:: PROMPT A ::
In the thread on excluding directories from find, what causes the "event not found" error?
:: PROMPT B ::
Summarize the thread on excluding directories from find in two sentences.
:: PROMPT C ::
Using the thread on excluding directories from find, decide whether each statement agrees with it, and answer yes or no with the deciding words quoted: (i) Inside a single-quoted string in sh, only the ' character is special. (ii) grep -Z makes grep treat a null character in its input as end-of-line. (iii) The asker says that piping find output through grep works well with filenames that contain spaces.
┌─ SELECTED EXCERPT
How can I exclude directories matching certain patterns from the output of the Linux 'find' command?

11,072

This works for me:

find . -regextype posix-egrep -regex '.+\.(c|cpp|h)$' -not -path '*/generated/*' \
       -not -path '*/deploy/*' -print0 | xargs -0 ls -L1d

Changes from your version are minimal: I added exclusions of certain path patterns separately, because that's easier, and I single-quote things to hide them from shell interpolation.

The event not found is because ! is being interpreted as a request for history expansion by bash. The fix is to use single quotes instead of double quotes.

Pop quiz: What characters are special inside of a single-quoted string in sh?

Answer: Only ' is special (it ends the string). That's the ultimate safety.

grep with -Z (sometimes known as --null) makes grep output terminated with a null character instead of newline. What you wanted was -z (sometimes known as --null-data) which causes grep to interpret a null character in its input as end-of-line instead of a newline character. This makes it work as expected with the output of find ... -print0, which adds a null character after each file name instead of a newline.

If you had done it this way:

find . -regextype posix-egrep -regex '.+\.(c|cpp|h)$' -print0 | \
    grep -vzZ generated | grep -vzZ deploy | xargs -0 ls -1Ld

Then the input and output of grep would have been null-delimited and it would have worked correctly... until one of your source files began being named deployment.cpp and started getting "mysteriously" excluded by your script.

Incidentally, here's a nicer way to generate your testcase file set.

while read -r file ; do
    mkdir -p "${file%/*}"
    touch "$file"
done <<'DATA'
./barney/generated/bam bam.h
./barney/src/bam bam.cpp
./barney/deploy/bam bam.h
./barney/inc/bam bam.h
./fred/generated/dino.h
./fred/src/dino.cpp
./fred/deploy/dino.h
./fred/inc/dino.h
DATA

Since I did this anyway to verify I figured I'd share it and save you from repetition. Don't do anything twice! That's what computers are for.

Share:
11,072
phonetagger
Author by

phonetagger

Updated on June 17, 2022

Comments

  • phonetagger
    phonetagger almost 2 years

    I want to use regex's with Linux's find command to dive recursively into a gargantuan directory tree, showing me all of the .c, .cpp, and .h files, but omitting matches containing certain substrings. Ultimately I want to send the output to an xargs command to do certain processing on all of the matching files. I can pipe the find output through grep to remove matches containing those substrings, but that solution doesn't work so well with filenames that contain spaces. So I tried using find's -print0 option, which terminates each filename with a nul char instead of a newline (whitespace), and using xargs -0 to expect nul-delimited input instead of space-delimited input, but I couldn't figure out how to pass the nul-delimited find through the piped grep filters successfully; grep -Z didn't seem to help in that respect.
└─
┌─ DATASET EXTRACT
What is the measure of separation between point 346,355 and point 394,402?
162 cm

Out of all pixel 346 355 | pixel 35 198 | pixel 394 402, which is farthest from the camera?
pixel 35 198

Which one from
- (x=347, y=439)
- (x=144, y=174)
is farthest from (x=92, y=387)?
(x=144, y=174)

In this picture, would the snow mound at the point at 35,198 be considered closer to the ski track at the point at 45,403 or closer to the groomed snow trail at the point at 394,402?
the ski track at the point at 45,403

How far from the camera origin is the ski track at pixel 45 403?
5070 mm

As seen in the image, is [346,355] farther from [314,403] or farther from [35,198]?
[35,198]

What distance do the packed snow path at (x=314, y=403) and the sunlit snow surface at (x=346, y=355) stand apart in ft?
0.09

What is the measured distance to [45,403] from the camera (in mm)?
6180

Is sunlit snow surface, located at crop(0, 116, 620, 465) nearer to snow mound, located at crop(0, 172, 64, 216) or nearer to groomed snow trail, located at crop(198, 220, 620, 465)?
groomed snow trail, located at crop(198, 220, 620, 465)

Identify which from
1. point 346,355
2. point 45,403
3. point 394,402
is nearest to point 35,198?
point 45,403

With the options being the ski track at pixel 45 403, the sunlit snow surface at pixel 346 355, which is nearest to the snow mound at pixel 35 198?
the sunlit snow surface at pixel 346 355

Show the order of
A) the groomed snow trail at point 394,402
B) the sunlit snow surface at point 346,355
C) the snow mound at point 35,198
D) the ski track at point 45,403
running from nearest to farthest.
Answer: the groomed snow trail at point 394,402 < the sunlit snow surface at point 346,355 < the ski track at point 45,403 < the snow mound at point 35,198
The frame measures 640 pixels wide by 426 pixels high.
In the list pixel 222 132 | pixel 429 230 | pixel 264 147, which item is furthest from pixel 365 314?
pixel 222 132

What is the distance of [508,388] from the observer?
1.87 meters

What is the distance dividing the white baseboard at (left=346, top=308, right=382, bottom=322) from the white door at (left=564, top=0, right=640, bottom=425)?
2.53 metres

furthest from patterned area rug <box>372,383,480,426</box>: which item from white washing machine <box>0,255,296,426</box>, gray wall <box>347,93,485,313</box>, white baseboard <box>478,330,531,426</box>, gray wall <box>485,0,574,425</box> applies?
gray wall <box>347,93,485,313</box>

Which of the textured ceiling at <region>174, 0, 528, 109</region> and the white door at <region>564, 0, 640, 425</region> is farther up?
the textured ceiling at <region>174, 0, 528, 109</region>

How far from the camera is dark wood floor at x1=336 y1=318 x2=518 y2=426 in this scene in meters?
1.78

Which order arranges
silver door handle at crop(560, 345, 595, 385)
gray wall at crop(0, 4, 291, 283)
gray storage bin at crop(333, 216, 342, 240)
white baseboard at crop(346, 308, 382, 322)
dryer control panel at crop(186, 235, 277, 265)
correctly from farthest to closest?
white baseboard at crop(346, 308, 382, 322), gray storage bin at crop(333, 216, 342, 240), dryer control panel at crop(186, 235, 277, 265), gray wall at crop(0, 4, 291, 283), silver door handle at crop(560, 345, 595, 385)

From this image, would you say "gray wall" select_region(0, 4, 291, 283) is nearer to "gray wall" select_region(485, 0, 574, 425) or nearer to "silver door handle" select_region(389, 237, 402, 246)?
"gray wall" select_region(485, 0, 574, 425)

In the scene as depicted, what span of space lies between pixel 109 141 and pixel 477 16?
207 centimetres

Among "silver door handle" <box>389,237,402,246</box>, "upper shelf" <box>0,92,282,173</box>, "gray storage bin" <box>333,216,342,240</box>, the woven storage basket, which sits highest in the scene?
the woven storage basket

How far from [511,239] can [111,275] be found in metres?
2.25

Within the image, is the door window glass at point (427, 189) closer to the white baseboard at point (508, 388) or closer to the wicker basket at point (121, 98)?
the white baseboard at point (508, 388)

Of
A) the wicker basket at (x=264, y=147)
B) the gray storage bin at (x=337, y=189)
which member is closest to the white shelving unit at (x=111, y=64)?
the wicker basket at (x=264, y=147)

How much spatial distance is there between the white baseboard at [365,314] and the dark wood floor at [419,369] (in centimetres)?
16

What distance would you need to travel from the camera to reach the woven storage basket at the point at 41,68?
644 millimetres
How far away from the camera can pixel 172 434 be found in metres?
└─
:: ANSWER A ::
Bash interprets the ! as a request for history expansion.

:: ANSWER B ::
The answer excludes unwanted directories with separate -not -path options in find and single-quotes the arguments, which keeps bash from treating ! as history expansion. It also explains that grep needs -z rather than -Z to read the null-delimited output of find -print0, warns that filtering with grep could wrongly exclude a file such as deployment.cpp, and gives a loop for creating the test files.

:: ANSWER C ::
(i) Yes: "Only ' is special (it ends the string)."
(ii) No: "-Z (sometimes known as --null) makes grep output terminated with a null character instead of newline."
(iii) No: "that solution doesn't work so well with filenames that contain spaces."